*练习要求*:
(A) 根据这篇林纾简介，林纾是哪里人？
(B) 请把林纾简介中的这句话译成英语：“十一歲從同里薛錫極問古文辭,讀杜詩、歐文務於精熟。”

*页面*:

◆ ◆ ◆ ◆ ◆

林紓作品糤

簡介

林紓(1852—1924)原名群玉、秉輝,字琴南,號畏廬、畏廬居士,別署冷紅生。晚稱蠡叟、踐卓翁、六橋補柳翁、春覺齋主人。福建閩縣(今福州)人,我國近代著名文學家。
林紓少孤,自雲“四十五以內,匪書不觀”。十一歲從同里薛錫極問古文辭,讀杜詩、歐文務於精熟。自十三齡至於二十,“雜收斷簡零篇用自磨治”,校閱古籍不下二千餘卷。三十一歲結識李宗言,見其兄弟積書連楹,一一借讀且盡。非但經、子、史籍,凡唐宋小說家言也無不搜括。後由博覽轉為精讀。對生平所嗜書,沉酣求索,如味醇酒,枕籍至深。
林紓崇尚程、朱理學,讀程朱二氏之書“篤嗜如飫粱肉”,卻能揭露“宋儒嗜兩廡之冷肉,凝拘攣曲局其身,盡日作禮容,雖心中私念美女顏色,亦不敢少動”的虛偽性,嘲笑“理學之人宗程朱,堂堂氣節誅教徒。兵船一至理學懾,文移詞語多模糊”。他維護封建禮教,指責青年人“欲廢黜三綱,夷君臣,平父子,廣其自由之途轍”,還說“盪子人含禽獸性,吾曹豈可與同群”,又敢把與封建禮教不相容的《迦茵小傳》整部譯出。嚴復《甲辰出都呈同里諸公》詩云:
孤山處士音琅琅,皂袍演說常登堂。

◆ ◆ ◆ ◆ ◆

*提供数据*:
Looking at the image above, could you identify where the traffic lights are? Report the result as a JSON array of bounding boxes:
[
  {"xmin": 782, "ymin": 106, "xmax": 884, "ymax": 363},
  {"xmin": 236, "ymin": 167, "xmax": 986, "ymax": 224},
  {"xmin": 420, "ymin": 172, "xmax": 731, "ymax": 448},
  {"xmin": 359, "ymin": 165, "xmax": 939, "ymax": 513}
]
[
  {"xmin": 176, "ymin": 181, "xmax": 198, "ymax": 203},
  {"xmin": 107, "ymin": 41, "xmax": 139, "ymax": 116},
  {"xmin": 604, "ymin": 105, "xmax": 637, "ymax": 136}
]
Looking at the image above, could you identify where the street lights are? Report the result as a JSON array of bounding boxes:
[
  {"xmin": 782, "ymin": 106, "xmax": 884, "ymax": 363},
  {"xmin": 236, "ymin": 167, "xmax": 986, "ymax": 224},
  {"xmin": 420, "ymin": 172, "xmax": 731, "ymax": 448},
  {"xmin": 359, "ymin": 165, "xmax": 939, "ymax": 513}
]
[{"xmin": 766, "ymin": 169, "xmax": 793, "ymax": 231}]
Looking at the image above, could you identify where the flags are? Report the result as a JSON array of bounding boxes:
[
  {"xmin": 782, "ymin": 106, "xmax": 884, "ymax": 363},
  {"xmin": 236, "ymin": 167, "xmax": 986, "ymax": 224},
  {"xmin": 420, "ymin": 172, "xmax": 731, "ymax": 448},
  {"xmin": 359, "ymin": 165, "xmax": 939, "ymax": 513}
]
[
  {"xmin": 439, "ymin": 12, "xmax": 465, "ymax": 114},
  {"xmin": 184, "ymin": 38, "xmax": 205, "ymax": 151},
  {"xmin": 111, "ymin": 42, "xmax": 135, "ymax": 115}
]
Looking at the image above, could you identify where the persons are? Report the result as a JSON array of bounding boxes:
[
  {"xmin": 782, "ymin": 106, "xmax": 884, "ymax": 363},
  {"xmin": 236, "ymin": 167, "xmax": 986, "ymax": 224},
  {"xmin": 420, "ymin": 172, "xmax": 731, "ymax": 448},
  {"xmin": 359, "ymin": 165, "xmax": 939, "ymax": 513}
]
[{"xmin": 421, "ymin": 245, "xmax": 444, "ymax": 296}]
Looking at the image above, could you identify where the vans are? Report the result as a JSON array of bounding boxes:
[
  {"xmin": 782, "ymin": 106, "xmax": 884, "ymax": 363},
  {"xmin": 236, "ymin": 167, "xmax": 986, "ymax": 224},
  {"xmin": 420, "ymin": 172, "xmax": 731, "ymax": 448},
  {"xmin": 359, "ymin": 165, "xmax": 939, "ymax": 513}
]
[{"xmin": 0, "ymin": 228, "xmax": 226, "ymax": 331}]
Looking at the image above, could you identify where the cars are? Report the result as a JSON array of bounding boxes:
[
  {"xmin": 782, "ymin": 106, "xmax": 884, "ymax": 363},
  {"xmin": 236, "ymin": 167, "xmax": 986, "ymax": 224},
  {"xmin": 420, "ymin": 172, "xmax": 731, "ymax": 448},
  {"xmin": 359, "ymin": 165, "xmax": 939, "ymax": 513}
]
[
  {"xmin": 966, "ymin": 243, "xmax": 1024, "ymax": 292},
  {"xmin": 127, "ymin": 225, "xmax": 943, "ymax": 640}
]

◆ ◆ ◆ ◆ ◆

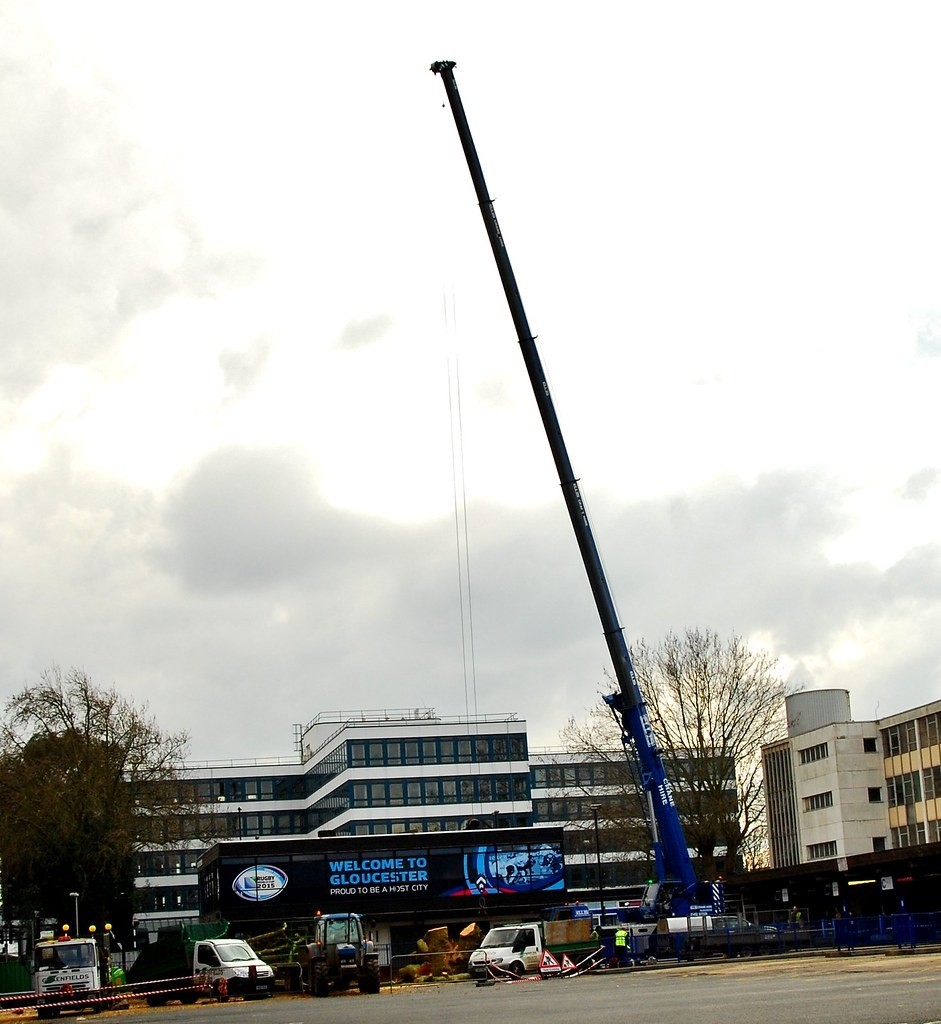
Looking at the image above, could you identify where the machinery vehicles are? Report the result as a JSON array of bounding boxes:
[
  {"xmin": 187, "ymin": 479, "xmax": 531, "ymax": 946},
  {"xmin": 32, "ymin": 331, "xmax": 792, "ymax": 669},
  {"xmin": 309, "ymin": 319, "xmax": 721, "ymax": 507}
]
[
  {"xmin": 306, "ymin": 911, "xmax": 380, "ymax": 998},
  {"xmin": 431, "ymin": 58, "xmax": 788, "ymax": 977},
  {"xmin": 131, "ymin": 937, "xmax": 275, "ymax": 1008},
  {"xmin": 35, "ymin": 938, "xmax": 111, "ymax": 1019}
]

◆ ◆ ◆ ◆ ◆

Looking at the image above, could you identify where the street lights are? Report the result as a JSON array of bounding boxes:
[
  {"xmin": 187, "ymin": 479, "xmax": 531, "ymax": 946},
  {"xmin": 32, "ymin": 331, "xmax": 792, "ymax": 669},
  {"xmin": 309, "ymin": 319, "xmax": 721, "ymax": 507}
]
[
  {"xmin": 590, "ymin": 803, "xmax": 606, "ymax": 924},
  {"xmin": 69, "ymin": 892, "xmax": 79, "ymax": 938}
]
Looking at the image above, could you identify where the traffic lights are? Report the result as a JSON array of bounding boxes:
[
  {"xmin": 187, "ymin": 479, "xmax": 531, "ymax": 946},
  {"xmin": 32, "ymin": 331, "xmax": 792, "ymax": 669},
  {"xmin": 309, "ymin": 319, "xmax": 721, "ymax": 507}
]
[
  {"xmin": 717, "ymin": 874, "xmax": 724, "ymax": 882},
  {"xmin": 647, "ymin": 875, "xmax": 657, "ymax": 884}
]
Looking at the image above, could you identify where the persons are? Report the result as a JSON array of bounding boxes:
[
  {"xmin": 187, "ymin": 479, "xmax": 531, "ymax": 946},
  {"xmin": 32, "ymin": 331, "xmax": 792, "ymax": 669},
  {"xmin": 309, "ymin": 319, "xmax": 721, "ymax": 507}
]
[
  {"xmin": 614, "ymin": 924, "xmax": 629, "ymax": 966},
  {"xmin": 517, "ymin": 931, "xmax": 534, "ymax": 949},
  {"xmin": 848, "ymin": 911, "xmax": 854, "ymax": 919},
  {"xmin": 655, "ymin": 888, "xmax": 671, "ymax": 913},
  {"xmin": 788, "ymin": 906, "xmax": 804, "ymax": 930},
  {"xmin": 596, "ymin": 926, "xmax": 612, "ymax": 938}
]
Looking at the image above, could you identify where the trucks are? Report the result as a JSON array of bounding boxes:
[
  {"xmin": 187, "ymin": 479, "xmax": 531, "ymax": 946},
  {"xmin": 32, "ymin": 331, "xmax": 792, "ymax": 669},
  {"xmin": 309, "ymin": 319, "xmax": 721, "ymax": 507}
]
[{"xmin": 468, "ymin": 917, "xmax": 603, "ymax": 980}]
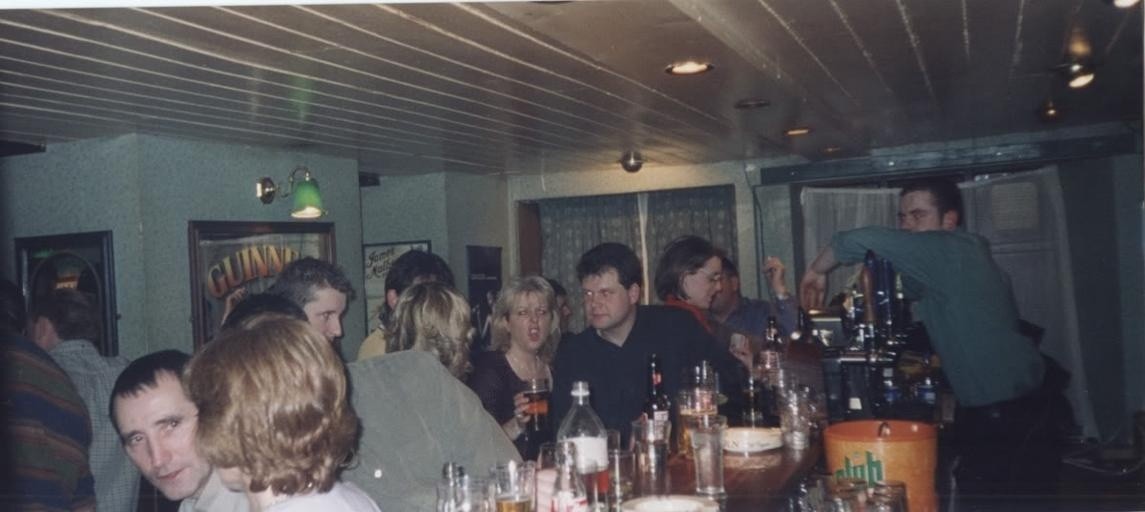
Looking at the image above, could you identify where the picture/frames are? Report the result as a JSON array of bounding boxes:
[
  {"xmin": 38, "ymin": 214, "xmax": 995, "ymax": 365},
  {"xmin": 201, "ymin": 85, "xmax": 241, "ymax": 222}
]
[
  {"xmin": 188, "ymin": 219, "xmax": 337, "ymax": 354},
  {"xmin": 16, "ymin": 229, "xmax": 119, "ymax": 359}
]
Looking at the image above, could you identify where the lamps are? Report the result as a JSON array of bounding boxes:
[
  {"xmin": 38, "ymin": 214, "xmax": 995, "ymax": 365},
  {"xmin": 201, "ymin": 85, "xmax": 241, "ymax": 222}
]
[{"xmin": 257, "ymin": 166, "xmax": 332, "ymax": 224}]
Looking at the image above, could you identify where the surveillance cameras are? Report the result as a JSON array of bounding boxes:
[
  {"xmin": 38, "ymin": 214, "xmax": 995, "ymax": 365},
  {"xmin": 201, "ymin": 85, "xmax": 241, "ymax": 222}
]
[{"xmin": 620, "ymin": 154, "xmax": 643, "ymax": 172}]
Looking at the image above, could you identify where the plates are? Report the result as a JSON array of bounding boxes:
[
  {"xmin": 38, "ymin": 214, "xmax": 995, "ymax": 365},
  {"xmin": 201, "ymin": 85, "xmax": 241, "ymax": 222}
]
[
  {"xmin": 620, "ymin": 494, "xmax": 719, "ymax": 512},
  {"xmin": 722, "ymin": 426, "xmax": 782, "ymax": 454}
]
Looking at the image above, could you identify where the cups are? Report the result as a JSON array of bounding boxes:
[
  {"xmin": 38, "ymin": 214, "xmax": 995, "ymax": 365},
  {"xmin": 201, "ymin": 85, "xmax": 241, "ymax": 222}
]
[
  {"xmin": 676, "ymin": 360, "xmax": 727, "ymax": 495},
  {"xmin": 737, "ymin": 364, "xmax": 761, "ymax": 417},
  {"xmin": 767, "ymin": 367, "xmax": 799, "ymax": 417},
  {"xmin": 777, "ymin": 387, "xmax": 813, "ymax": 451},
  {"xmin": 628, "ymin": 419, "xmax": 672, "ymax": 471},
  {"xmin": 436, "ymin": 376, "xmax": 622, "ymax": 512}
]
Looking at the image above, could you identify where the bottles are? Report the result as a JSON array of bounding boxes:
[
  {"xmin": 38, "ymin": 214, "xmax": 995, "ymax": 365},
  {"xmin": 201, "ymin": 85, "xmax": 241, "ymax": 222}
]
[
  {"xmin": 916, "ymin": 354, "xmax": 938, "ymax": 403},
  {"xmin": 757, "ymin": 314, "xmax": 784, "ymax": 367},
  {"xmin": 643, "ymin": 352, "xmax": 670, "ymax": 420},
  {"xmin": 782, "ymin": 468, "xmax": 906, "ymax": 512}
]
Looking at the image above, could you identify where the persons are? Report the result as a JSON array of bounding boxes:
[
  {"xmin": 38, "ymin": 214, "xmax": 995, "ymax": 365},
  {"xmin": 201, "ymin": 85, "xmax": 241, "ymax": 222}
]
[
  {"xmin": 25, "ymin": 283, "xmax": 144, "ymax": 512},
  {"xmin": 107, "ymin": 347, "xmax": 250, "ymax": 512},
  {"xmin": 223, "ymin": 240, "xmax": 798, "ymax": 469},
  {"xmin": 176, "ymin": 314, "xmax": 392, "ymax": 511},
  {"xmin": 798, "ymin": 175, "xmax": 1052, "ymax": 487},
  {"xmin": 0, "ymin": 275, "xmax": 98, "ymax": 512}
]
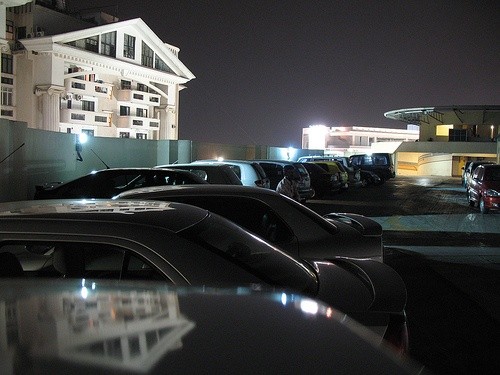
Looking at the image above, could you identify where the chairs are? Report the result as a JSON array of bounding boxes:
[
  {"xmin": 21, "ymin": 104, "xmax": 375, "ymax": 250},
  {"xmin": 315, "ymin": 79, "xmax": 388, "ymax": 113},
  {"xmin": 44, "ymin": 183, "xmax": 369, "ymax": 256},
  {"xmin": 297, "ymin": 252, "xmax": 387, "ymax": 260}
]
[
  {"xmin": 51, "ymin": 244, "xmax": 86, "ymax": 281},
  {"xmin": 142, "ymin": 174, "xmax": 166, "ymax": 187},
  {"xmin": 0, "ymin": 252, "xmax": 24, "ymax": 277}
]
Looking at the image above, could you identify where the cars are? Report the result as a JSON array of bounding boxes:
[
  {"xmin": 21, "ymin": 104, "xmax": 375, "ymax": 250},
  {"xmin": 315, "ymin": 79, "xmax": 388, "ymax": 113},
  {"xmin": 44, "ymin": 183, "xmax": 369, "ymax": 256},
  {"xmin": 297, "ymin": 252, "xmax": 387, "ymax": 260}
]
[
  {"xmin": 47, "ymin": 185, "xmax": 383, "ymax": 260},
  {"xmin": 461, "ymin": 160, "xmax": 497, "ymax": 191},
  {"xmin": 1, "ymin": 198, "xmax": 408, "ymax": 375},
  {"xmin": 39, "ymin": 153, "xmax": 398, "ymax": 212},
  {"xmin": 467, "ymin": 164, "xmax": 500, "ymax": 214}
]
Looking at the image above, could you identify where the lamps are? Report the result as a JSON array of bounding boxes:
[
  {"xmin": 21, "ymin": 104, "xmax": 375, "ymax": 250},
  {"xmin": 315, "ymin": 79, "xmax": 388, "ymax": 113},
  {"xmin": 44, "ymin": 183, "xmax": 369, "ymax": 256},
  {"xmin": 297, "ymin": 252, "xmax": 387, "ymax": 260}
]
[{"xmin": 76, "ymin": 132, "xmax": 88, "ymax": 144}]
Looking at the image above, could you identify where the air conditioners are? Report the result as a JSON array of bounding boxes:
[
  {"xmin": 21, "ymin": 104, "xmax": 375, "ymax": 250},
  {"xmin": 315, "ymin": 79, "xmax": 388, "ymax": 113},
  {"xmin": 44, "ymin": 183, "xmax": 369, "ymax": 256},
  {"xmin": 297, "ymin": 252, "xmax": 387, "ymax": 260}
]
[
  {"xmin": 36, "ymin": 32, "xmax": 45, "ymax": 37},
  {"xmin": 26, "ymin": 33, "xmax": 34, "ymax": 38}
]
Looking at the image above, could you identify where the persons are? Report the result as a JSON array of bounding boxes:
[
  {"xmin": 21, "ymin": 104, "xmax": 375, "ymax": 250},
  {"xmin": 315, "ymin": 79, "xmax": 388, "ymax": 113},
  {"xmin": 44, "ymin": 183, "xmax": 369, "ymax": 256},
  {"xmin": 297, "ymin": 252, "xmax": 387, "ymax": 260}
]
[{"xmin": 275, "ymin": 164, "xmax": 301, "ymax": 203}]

◆ ◆ ◆ ◆ ◆

*练习答案*:
(A) 福建闽县（今福州）人。

(B) At eleven, he studied classical prose under Xue Xiji, a man from his own hometown, and read Du Fu's poetry and Ouyang Xiu's prose with the aim of mastering them thoroughly.